多くの企業や組織には社是・社訓・理念というものがあると思います。そ
れぞれの企業が目指すべき姿であったり、そのプロセスを示したものが多い
ようです。社是・社訓・理念がまったくないという企業は殆どないのではな
いでしょうか。
企業によっては朝礼で全員で唱和したり、新入社員研修で社是・社訓・理
念を決めたいきさつについて説明することもあると思います。企業への帰属
意識を高めることにも繋がるため、昔から脈々と受け継がれている風習とい
えます。
私の拙い経験から言うと社是・社訓・理念の類は、わかりやすいものとわ
かりにくいものに大別されるような気がしています。
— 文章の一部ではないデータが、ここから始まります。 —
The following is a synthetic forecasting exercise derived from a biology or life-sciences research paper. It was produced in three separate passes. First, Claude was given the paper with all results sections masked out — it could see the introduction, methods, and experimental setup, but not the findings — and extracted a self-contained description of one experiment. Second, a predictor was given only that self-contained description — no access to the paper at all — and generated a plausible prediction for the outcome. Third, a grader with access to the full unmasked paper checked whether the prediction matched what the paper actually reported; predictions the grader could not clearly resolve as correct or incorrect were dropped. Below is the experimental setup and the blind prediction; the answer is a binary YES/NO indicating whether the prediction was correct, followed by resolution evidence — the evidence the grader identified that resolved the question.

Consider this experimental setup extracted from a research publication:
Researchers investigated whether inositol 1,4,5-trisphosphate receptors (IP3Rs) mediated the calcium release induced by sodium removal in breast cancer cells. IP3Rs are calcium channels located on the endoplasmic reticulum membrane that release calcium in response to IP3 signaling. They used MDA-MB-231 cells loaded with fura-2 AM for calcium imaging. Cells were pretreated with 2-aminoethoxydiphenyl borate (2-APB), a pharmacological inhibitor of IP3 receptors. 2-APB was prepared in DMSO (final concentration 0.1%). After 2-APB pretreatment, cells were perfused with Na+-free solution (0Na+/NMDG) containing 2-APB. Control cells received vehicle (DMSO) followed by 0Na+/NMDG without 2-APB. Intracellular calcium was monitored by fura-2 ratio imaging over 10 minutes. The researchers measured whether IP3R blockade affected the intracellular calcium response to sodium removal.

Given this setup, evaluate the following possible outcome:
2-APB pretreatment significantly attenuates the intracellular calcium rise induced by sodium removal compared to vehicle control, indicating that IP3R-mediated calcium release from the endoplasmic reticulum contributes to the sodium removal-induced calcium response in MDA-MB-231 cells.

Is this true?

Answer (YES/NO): YES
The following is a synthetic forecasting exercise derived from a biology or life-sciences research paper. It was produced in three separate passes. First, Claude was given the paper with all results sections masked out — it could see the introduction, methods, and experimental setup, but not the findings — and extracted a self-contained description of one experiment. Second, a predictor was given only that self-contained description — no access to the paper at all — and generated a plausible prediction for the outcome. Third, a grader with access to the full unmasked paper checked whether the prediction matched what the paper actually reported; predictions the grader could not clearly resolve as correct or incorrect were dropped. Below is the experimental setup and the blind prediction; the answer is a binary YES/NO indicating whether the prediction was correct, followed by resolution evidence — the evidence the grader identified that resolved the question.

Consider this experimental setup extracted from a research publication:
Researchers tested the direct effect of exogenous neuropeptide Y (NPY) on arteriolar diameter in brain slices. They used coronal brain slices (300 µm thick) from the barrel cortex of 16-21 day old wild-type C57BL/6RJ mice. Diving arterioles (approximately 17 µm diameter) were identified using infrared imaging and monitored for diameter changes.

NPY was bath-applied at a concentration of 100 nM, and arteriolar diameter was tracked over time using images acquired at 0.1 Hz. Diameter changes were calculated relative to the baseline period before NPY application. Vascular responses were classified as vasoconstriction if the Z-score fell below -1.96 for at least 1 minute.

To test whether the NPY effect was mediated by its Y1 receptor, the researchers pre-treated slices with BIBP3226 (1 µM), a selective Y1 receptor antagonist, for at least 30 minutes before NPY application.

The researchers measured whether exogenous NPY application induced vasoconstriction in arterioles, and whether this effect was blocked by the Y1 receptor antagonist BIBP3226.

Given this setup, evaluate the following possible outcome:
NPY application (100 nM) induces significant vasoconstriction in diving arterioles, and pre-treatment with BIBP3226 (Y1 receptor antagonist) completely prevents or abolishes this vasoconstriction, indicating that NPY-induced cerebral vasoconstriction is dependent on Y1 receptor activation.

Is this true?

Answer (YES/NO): YES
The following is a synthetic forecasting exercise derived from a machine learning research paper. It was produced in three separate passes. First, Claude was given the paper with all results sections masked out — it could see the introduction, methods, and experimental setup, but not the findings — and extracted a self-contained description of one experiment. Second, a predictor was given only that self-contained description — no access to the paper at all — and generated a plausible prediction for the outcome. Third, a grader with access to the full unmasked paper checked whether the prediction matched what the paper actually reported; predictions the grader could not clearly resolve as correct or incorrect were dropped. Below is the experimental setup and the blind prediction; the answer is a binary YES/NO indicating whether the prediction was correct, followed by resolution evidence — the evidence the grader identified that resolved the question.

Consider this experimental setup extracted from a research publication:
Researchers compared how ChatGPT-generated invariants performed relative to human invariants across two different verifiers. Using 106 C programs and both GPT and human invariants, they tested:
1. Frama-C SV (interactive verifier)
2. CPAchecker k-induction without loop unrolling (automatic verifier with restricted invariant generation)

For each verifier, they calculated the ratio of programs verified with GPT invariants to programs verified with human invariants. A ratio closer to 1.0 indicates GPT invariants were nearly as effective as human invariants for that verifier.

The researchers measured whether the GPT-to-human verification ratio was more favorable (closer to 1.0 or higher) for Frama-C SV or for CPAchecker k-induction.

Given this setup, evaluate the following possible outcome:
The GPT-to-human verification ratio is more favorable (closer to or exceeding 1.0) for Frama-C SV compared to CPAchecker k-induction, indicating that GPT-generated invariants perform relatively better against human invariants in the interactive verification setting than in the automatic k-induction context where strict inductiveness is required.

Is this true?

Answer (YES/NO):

創業時に決めた社是・
社訓を見直すことは、おいそれとはできないのかも知れませんが、新入社員
の方が正しく理解できているのかなと疑問を抱くような難解なものもありま
した。
研修等で新入社員の方に「私たちの仕事は社是・社訓・理念を達成させる
ことです」というと不思議そうな顔をする方が多くいらっしゃいます。皆さ
んの仕事の目標は何ですかと尋ねると「私の仕事は営業目標を達成させ…
云々」と言われる方もいらっしゃいますが、入社するということは「その企
業が目指す姿を自分も目指すという意思表示」であると捉える必要があると
思います。意外ですがそういう捉え方で教育を行う企業は多くないようです。
近年は労働市場の流動化を政府も後押ししていることもあり、「入社=生
涯雇用」という図式は崩れていますが、同じ会社にいる以上は同じ目的を共
有することは当然のことだと思います。特に中途採用が増加している企業に
おいては、社是・社訓・理念についての教育を強化することで、働く人たち
のベクトル合わせをしていく必要に迫られていると思えるのです。